NINETENTHS Press

Tell us ya worst.

UNTIL THE PAVEMENT / RILEY WINCHESTER

The road had always been unpaved. It ran east to west and was nothing but compacted dirt while the north-south road that it intersected was paved and busy with traffic. Then one morning the east-west road was paved.

The first morning it was paved, I stopped at the intersection like I did every day. I looked right: pavement. I looked left: pavement. I looked right again and left again: the road was paved. Strange, I thought, and I turned right as it was a faster route to work. I noticed the dew on the overgrown grass in the ditches on the sides of the road, noticed the houses I had never known stood; I had never once driven down the road despite passing it every day on my commute. The ride was smooth. My car seemed to glide along the black road.

I summited a hill and saw a thick brown tuft lying in the middle of the road. It was splayed and static—dead. I maneuvered my car toward the side of the road and looked at the brown mass as I drove by. A dead doe, fully-grown and mature.

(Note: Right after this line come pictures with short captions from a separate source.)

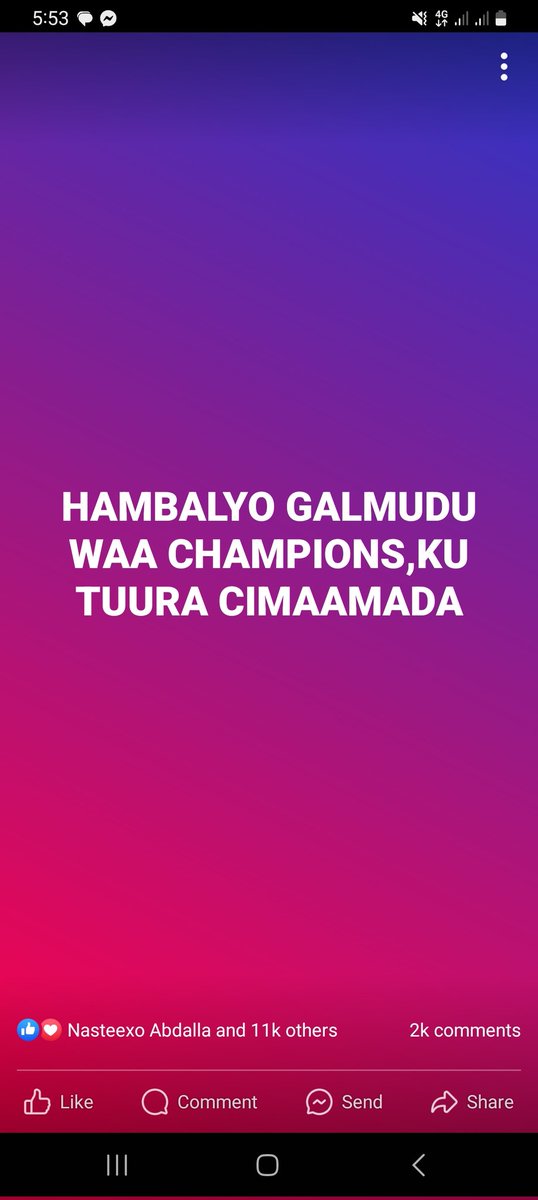 Abdiqadar Garad Hassan (@abdiqadar007) on Twitter photo 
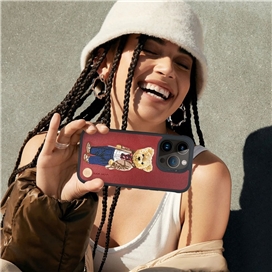 قاب برند Zuck Bear مدل London Classic مناسب برای آیفون iPhone 15 Pro Max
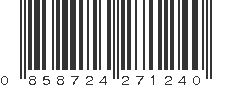 UPC 858724271240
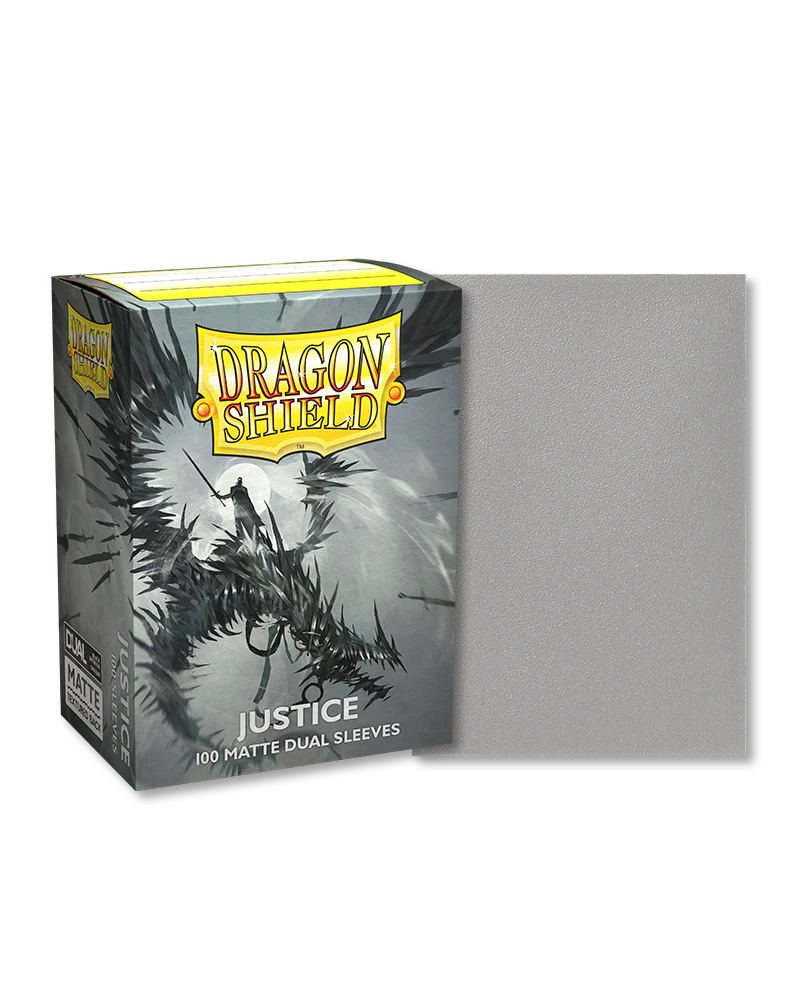 Dragon Shield - Justice Matte Dual Sleeves 100 Ct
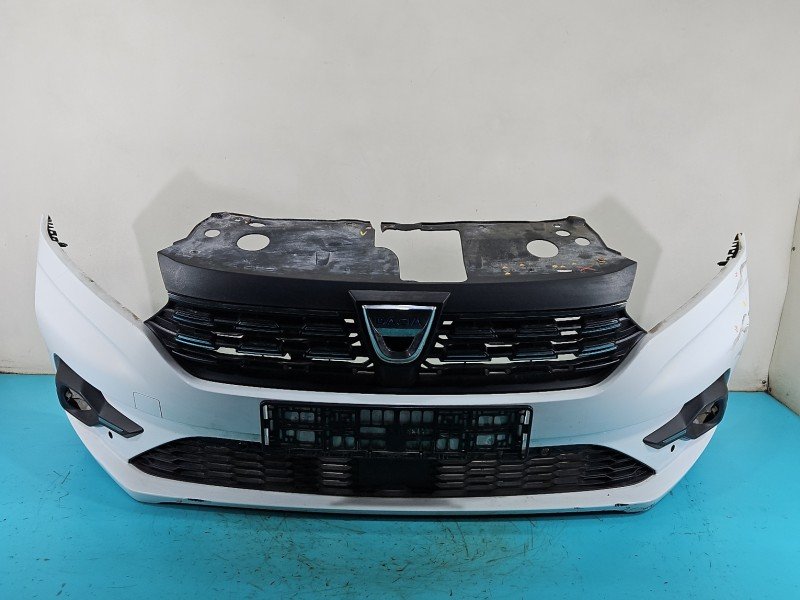 Zderzak przód Dacia Sandero III 20- biały, DV369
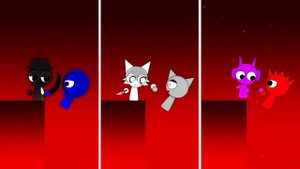 Спринклирование НА ВСЕХ этапах | Сборник Incredibox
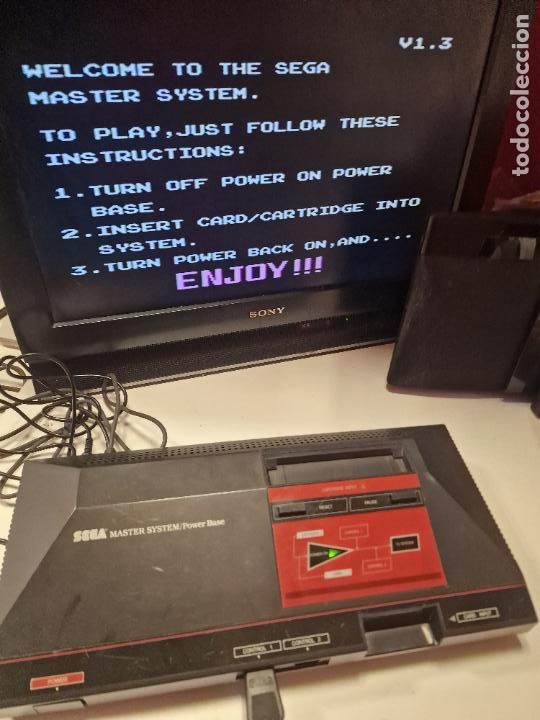 Videojuegos y consolas: LOTE CONSOLA MASTER SYSTEM SIN JUEGO EN LA MEMORIA - Foto 17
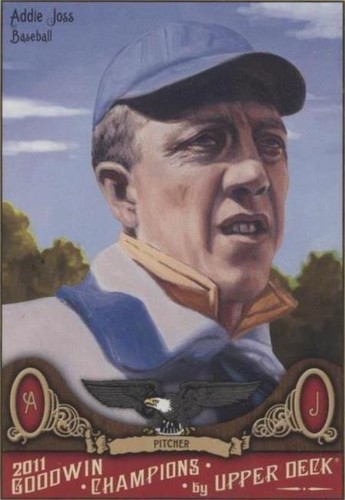 2011 Upper Deck Goodwin Champions - Addie Joss #39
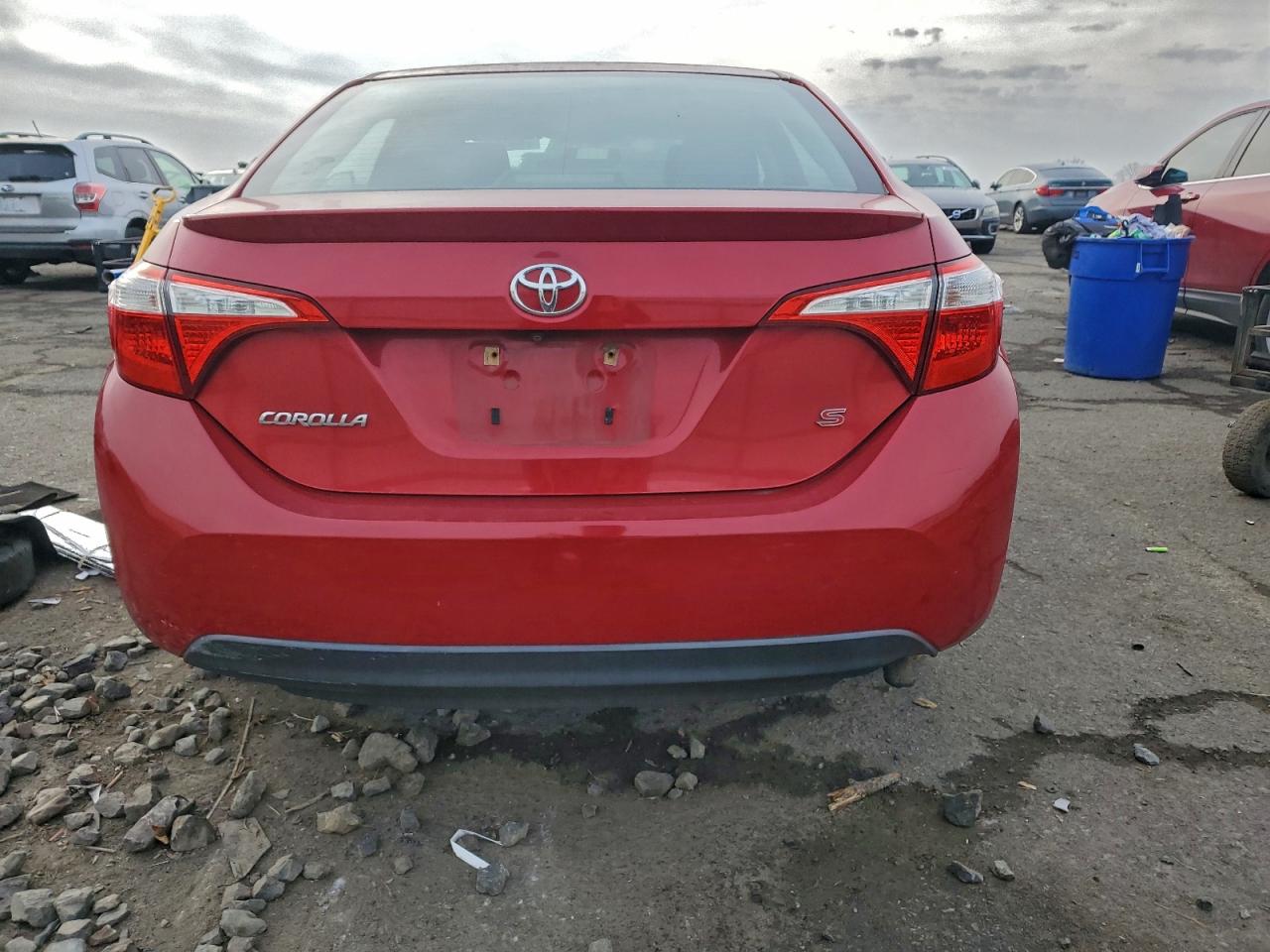 2014 TOYOTA COROLLA L photo 6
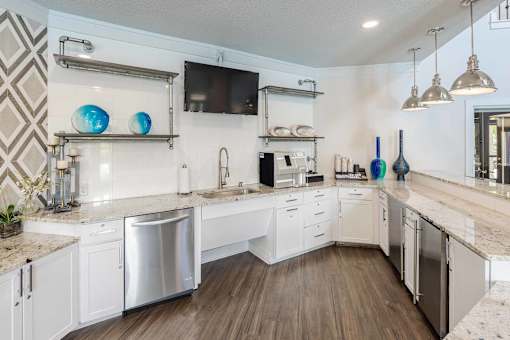 Spacious Kitchen With Pantry Cabinet at Butternut Ridge Apartments, North Olmsted, OH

I imagine how it went down: The doe wanted to cross over to the field on the other side of the road. She sauntered up to the ditch, unassuming; the world around her as quiet as it had always been. She picked up speed and readied herself. The doe ignored the new black sheen of the road reflecting off the rising September sun as she galloped across the ditch and primed the strength of her hind legs to leap and land and continue running. When she landed and leapt forward, she noticed the different feel of the road, the smoothness on her hooves. The doe froze. She saw the headlights rise over the hill. Then she felt the lights close in and smother her.

All her life she had lived and run freely between the fields surrounding the road, unburdened by rushing cars and coffee-slurping commuters. Until the pavement.

That morning, I made it to work earlier than usual. I assume many did. When I drove home later, the doe was gone, and the road was still paved and smooth.

RILEY WINCHESTER / DORR, MI

Riley Winchester is an internet hypochondriac; he thinks he has it all, and cursory Google searches help affirm this. When it gets bad and he thinks this is for sure the end, he turns to a nice shower cry. In these shower cries, he talks to his dad, who died when Riley was a teenager. But if you ask him, Riley has totally moved on and accepted his dad’s death (this would be more convincing if he stopped writing about death; speaking of which, he’s very concerned that he’s a one-trick pony with his writing; not all writing needs to be about death, he incessantly tells himself).